You can use a dialect. I have a csv file that looks like this:
Output:
one, two, three
1, 2, 3
1, 2, 3
When I read this using the default dialect I get spaces in my header.
import csv
with open('test.txt', "r") as file:
for row in csv.reader(file):
print(row)
Output:
['one', ' two', ' three']
['1', ' 2', ' 3']
['1', ' 2', ' 3']
See the leading space before two an three?
None of the provided dialects fixes the problem, but I can use a dialog sniffer to create a dialect for me.
import csv
with open('test.txt', "r") as file:
dialect = csv.Sniffer().sniff(file.read())
file.seek(0)
for row in csv.reader(file, dialect=dialect):
print(row)
['one', 'two', 'three']
['1', '2', '3']
['1', '2', '3']
You can also use different formats/dialects for the header and the table.
import csv
with open('test.txt', "r") as file:
header = next(csv.reader(file, skipinitialspace=True))
print(header)
for row in csv.reader(file, quoting=csv.QUOTE_NONNUMERIC):
print(row)
['one', 'two', 'three']
[1.0, 2.0, 3.0]
[1.0, 2.0, 3.0]
Or you can use pandas. Pandas is smarter than the csv library. It can handle both strings and numbers without needing different format specifiers.
import pandas as pd
df = pd.read_csv("test.txt", skipinitialspace=True)
print(df)
print(df.columns)
Output:
one two three
0 1 2 3
1 1 2 3
Index(['one', 'two', 'three'], dtype='object')
The problem with all these solutions is they don't handle trailing whitespace. As far as can tell nothing handles trailing whitespace. I modify my csv file to look like this
Output:
one , two , three
1 , 2 , 3
1 , 2 , 3
import pandas as pd
df = pd.read_csv("test.txt", skipinitialspace=True)
df["sum"] = df.sum(axis=1)
print(df)
print(df.columns)
Output:
one two three sum
0 1 2 3 6
1 1 2 3 6
Index(['one ', 'two ', 'three ', 'sum'], dtype='object')

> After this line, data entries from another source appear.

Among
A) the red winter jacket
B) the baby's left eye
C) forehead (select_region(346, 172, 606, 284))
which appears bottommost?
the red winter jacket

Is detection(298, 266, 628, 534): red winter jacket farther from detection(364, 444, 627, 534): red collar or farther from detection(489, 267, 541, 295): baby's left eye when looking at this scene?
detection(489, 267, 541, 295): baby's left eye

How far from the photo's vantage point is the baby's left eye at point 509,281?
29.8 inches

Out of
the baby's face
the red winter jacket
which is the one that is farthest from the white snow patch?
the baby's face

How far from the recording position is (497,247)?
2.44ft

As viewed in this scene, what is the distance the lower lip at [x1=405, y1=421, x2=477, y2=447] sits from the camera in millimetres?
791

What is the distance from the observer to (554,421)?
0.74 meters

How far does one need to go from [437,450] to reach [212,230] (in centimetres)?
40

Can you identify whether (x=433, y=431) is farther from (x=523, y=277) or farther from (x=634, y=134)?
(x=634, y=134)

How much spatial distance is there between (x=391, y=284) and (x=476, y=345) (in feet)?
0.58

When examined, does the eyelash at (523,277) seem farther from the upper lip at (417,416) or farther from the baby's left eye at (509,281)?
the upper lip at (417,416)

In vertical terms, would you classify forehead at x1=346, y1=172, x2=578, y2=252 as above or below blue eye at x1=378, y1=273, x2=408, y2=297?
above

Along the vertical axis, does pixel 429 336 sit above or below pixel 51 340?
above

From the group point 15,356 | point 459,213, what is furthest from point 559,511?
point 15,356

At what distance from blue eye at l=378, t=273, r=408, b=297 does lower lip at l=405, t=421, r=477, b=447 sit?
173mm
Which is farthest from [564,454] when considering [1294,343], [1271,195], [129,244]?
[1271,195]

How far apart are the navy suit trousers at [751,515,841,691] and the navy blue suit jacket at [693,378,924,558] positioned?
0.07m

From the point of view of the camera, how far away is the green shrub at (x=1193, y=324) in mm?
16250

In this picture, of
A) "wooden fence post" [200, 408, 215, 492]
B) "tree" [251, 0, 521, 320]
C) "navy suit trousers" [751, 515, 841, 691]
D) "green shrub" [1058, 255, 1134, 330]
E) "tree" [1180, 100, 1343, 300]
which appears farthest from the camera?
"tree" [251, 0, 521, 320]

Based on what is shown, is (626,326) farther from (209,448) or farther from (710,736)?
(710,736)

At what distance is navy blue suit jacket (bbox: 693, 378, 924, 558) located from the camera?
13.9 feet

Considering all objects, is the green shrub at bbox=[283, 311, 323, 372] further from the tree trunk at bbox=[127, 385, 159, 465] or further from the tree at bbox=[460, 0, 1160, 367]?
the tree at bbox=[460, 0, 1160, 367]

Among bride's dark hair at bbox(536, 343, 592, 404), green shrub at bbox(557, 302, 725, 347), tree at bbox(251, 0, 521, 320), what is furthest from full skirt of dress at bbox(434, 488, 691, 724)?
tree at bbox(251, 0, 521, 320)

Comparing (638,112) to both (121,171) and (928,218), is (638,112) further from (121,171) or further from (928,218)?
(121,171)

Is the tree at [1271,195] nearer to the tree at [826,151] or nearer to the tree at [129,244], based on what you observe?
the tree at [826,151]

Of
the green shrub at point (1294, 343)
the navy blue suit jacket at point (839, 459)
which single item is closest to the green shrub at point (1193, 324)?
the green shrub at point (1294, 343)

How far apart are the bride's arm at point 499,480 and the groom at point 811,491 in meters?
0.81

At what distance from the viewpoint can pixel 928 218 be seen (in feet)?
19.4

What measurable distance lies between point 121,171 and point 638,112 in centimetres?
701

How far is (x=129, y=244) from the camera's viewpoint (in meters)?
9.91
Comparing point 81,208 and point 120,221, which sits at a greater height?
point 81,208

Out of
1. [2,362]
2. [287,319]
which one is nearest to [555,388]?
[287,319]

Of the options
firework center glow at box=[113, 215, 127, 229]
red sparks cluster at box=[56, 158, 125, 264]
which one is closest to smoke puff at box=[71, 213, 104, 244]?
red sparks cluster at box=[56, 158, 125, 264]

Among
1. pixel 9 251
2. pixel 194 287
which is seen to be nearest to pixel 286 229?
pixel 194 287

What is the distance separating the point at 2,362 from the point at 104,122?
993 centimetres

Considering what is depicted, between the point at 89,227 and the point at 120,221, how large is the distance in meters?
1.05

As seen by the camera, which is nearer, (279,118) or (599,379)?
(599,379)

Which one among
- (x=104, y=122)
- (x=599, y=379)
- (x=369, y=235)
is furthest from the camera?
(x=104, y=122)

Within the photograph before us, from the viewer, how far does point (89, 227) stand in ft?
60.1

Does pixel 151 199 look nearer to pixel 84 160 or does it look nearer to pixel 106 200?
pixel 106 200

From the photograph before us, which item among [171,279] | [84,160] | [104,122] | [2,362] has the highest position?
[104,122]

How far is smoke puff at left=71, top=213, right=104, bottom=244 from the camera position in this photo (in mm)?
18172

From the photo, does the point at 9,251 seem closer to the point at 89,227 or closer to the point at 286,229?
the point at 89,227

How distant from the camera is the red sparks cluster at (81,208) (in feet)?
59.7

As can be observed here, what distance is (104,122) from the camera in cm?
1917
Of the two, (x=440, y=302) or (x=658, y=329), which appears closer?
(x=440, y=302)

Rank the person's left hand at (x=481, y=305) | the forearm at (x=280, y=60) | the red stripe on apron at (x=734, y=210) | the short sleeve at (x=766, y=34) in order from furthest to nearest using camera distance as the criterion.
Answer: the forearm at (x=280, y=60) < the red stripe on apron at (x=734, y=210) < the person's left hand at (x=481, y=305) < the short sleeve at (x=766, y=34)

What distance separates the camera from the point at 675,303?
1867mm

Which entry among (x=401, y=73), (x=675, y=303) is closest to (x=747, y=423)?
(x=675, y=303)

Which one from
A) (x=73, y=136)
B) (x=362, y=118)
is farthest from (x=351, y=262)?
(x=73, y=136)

Pandas strips off or ignores the trailing spaces when reading numbers, but it leaves the trailing spaces for strings. The only way I've found to do that is replace the columns with stripped versions of themselves.
import pandas as pd
df = pd.read_csv("test.txt")
df["sum"] = df.sum(axis=1)
df.columns = [col.strip() for col in df.columns]
print(df)
print(df.columns)
Output:
one two three sum
0 1 2 3 6
1 1 2 3 6
Index(['one', 'two', 'three', 'sum'], dtype='object')